● **Exercise objective**
When you find the line with "[citizen-science consensus label]" among the records below, reproduce it and each line after it exactly, ending with the line with "A: Sequence-level.".

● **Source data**

"""

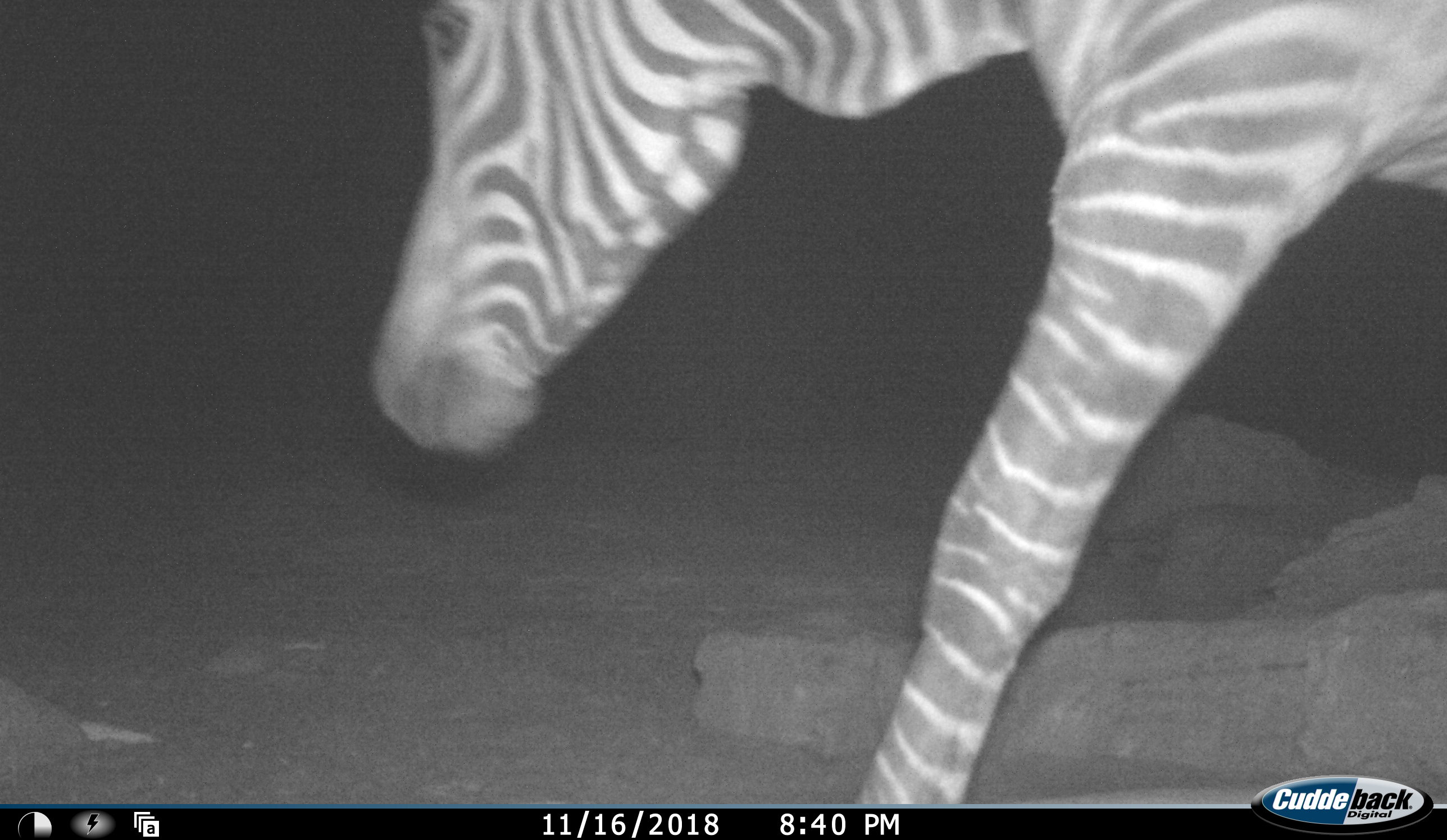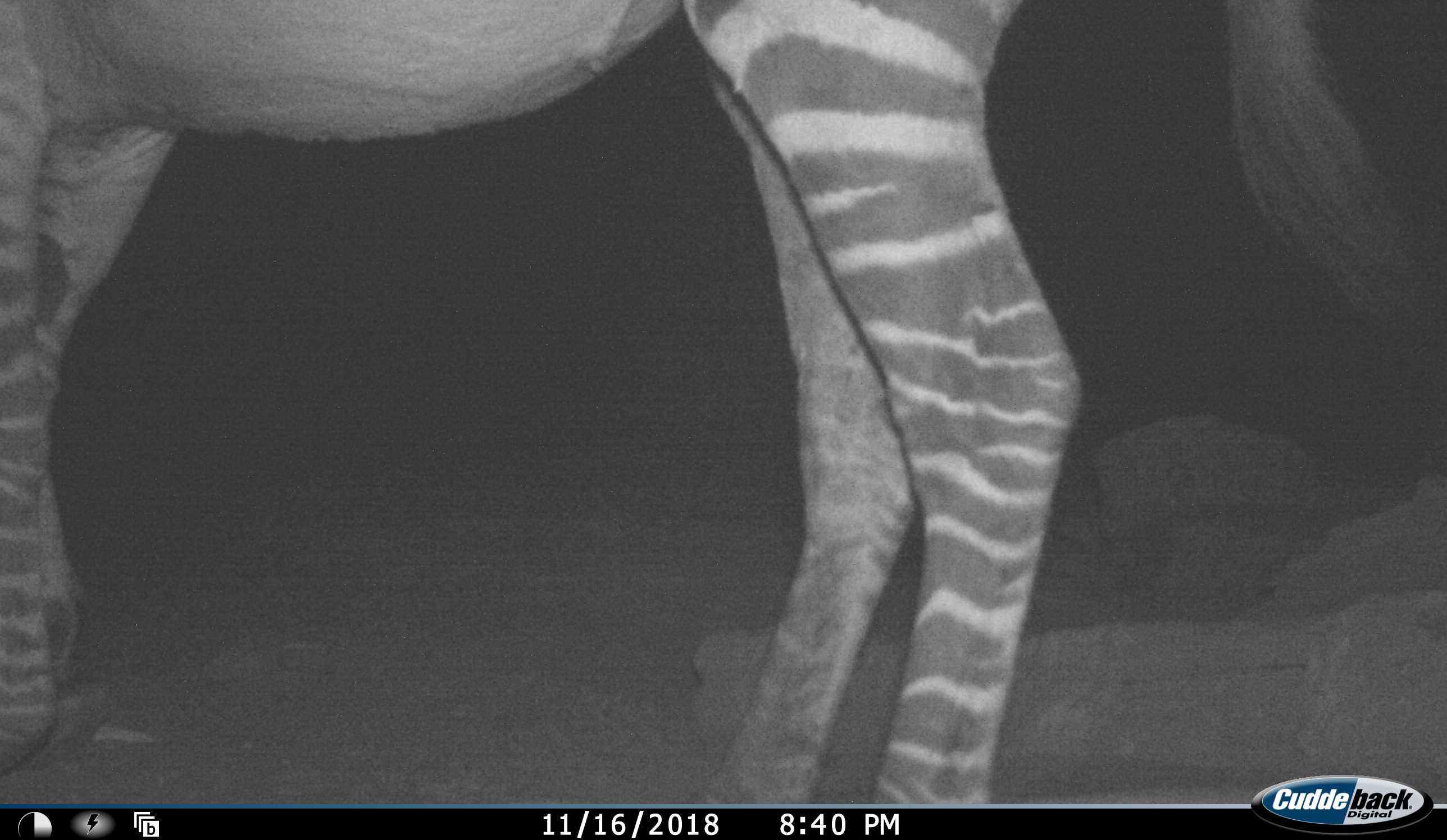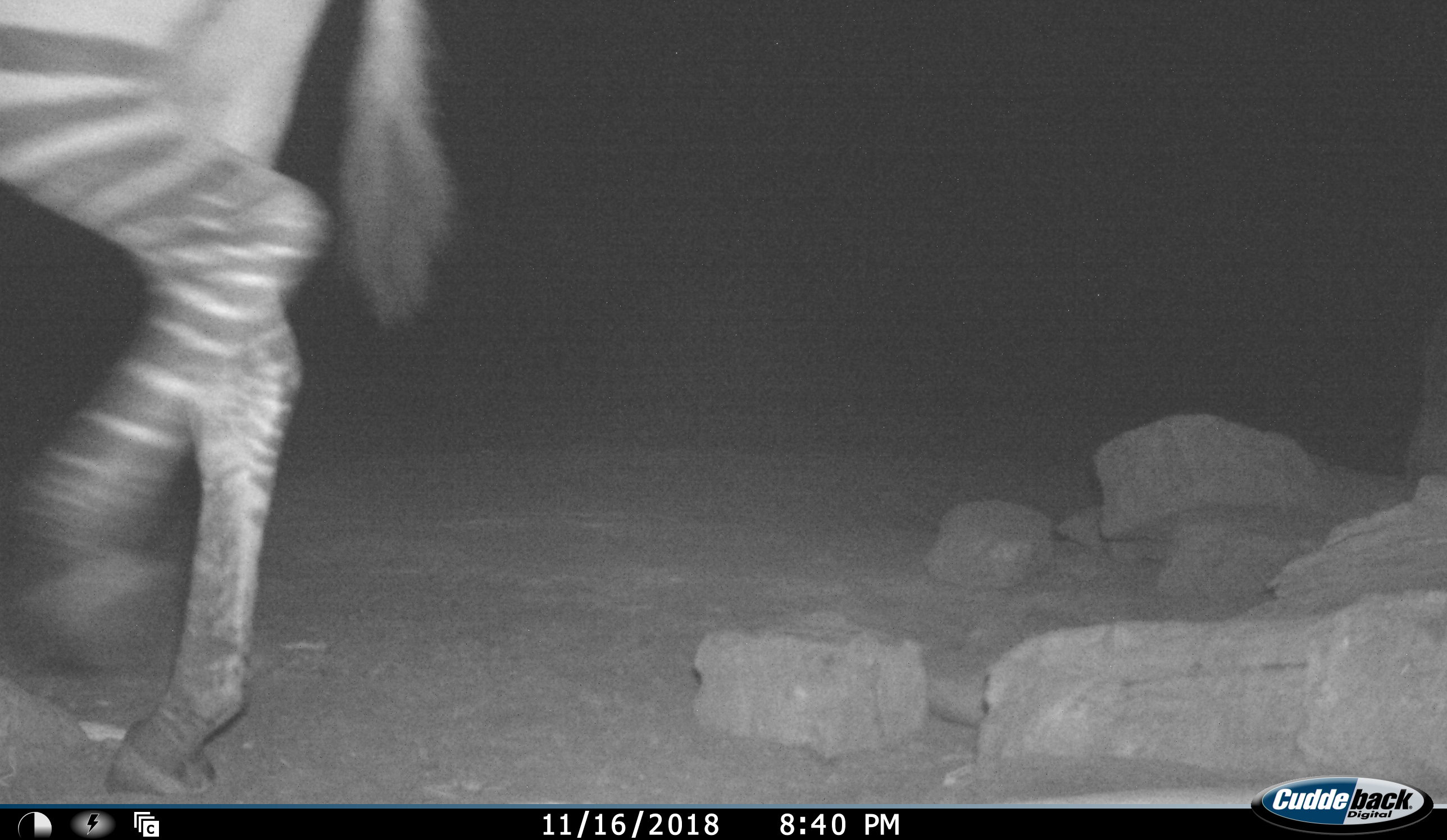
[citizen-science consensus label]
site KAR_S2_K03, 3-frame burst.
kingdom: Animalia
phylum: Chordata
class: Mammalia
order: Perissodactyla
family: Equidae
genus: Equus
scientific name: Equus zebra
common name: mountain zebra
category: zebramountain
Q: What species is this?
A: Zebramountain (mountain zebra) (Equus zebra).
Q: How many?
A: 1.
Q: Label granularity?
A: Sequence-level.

"""
"""

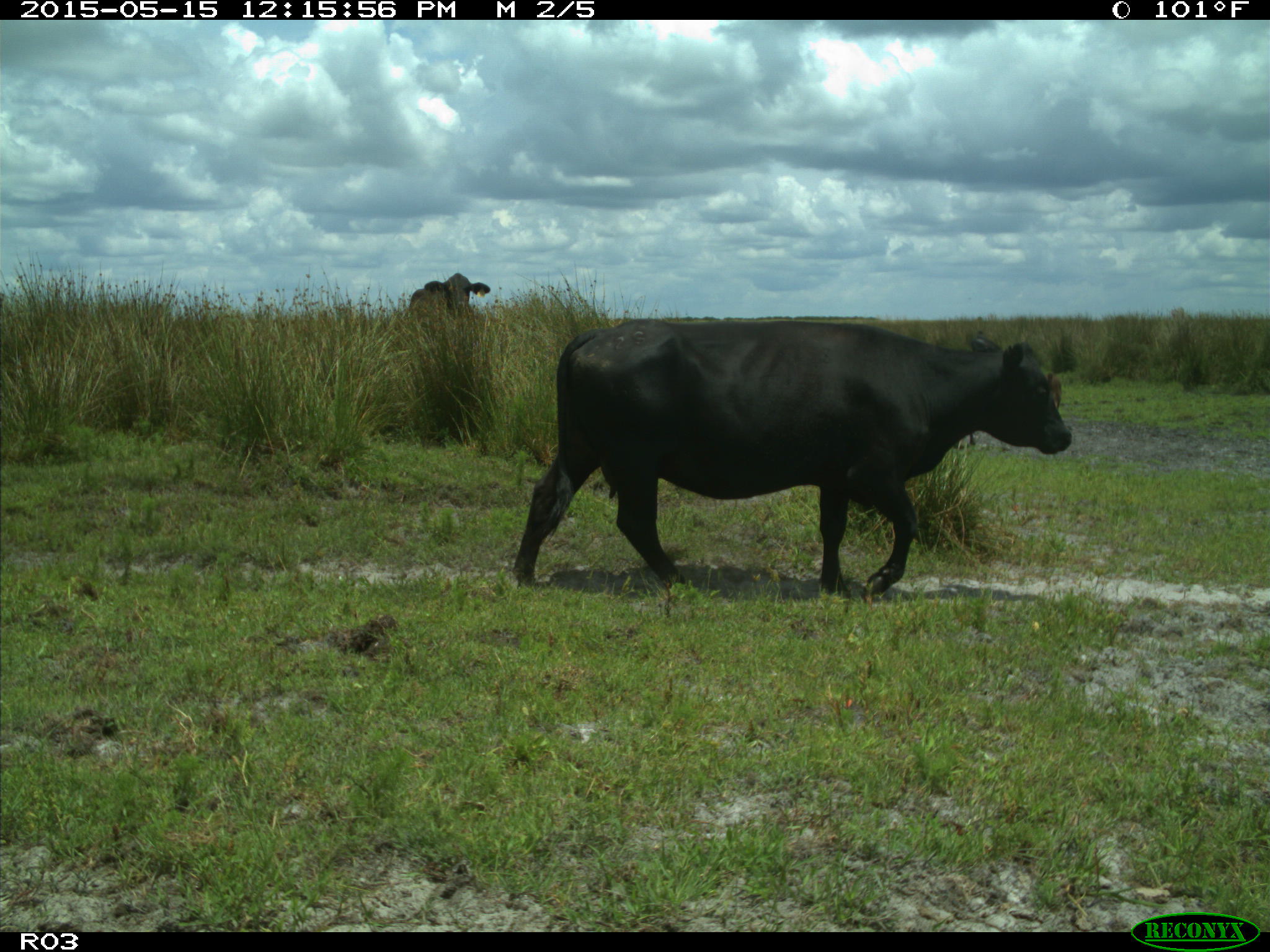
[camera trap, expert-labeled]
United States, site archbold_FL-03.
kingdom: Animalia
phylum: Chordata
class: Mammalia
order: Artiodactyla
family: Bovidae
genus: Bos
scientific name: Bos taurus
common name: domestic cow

"""

● **Solution**
[citizen-science consensus label]
site KAR_S2_K03, 3-frame burst.
kingdom: Animalia
phylum: Chordata
class: Mammalia
order: Perissodactyla
family: Equidae
genus: Equus
scientific name: Equus zebra
common name: mountain zebra
category: zebramountain
Q: What species is this?
A: Zebramountain (mountain zebra) (Equus zebra).
Q: How many?
A: 1.
Q: Label granularity?
A: Sequence-level.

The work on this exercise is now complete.